▶ _Written exercise_
Please find every line below that contains the word "nearest" and copy each of those lines out in full.

━━━━━━━━

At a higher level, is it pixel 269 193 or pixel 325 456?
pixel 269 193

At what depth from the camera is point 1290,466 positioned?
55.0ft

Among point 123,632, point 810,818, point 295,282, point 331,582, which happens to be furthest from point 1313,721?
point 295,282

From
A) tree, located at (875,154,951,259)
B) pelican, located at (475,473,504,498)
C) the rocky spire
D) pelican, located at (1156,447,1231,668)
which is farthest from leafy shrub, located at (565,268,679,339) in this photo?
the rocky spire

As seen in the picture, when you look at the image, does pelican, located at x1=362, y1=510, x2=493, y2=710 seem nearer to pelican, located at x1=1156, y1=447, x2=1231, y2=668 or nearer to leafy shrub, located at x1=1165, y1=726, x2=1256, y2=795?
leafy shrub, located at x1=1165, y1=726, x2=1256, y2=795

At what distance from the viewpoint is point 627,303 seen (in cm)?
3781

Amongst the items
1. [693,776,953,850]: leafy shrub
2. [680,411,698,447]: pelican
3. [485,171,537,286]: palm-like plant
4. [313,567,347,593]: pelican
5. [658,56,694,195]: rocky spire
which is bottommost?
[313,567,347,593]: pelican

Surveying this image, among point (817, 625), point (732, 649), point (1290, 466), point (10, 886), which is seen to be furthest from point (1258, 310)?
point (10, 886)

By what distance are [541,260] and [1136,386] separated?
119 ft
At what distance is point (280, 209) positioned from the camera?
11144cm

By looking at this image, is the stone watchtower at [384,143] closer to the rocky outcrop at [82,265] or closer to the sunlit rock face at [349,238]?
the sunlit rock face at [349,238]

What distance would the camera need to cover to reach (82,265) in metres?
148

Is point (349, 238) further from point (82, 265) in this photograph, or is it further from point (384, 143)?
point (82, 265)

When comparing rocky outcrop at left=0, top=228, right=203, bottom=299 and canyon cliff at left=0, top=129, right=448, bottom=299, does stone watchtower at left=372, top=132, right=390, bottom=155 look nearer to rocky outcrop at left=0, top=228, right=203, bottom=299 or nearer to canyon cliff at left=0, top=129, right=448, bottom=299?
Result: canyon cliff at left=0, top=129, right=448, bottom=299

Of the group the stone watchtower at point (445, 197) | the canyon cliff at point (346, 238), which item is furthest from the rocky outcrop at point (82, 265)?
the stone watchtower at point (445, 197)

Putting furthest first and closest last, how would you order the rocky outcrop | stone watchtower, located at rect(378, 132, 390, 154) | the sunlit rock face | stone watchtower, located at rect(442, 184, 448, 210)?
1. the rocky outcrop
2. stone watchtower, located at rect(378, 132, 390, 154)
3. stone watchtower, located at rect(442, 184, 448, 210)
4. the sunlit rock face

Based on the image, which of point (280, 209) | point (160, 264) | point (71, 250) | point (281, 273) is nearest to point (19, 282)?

━━━━━━━━

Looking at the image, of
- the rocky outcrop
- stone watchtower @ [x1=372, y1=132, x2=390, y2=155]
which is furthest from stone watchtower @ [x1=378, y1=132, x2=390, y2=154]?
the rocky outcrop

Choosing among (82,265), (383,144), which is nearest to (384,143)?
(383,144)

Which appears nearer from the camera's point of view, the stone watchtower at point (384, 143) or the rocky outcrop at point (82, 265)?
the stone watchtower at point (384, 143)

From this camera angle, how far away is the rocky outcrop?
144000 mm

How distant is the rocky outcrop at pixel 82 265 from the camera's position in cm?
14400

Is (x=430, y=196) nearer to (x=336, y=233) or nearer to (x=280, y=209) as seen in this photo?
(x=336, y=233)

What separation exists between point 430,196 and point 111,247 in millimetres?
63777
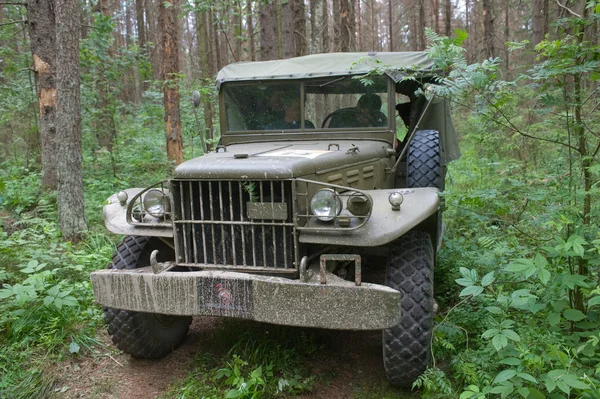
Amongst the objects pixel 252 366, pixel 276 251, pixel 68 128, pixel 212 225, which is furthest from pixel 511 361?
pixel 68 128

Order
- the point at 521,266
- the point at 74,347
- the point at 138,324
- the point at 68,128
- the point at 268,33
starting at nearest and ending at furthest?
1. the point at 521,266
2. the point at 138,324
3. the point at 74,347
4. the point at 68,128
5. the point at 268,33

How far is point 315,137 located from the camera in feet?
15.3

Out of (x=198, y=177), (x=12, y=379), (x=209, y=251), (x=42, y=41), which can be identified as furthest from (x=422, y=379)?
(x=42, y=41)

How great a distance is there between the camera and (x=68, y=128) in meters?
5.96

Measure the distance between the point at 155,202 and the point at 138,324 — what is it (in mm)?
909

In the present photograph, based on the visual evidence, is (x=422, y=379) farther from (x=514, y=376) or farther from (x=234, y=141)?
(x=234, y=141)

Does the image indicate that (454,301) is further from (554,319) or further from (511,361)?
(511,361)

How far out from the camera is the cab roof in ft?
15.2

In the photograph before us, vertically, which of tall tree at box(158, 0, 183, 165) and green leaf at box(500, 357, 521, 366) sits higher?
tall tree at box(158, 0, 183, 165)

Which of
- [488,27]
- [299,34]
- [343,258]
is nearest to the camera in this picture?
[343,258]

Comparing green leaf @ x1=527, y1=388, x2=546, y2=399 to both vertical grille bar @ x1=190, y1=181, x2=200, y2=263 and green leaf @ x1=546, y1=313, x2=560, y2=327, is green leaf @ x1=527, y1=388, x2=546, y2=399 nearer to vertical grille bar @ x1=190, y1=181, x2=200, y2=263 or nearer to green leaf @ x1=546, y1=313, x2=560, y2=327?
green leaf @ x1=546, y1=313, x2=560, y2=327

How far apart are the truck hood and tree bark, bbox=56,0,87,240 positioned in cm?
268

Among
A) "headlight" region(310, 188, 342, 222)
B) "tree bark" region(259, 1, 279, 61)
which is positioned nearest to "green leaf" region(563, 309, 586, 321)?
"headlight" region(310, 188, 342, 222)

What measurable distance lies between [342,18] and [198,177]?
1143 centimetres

━━━━━━━━

▶ _Result below_
Based on the image, which of point (280, 209) | point (160, 264) | point (71, 250) | point (281, 273) is nearest to point (19, 282)?
Choosing among (82,265), (383,144), which is nearest to (384,143)?
starting at nearest and ending at furthest?
is nearest to the camera in this picture?
which is positioned nearest to "green leaf" region(563, 309, 586, 321)?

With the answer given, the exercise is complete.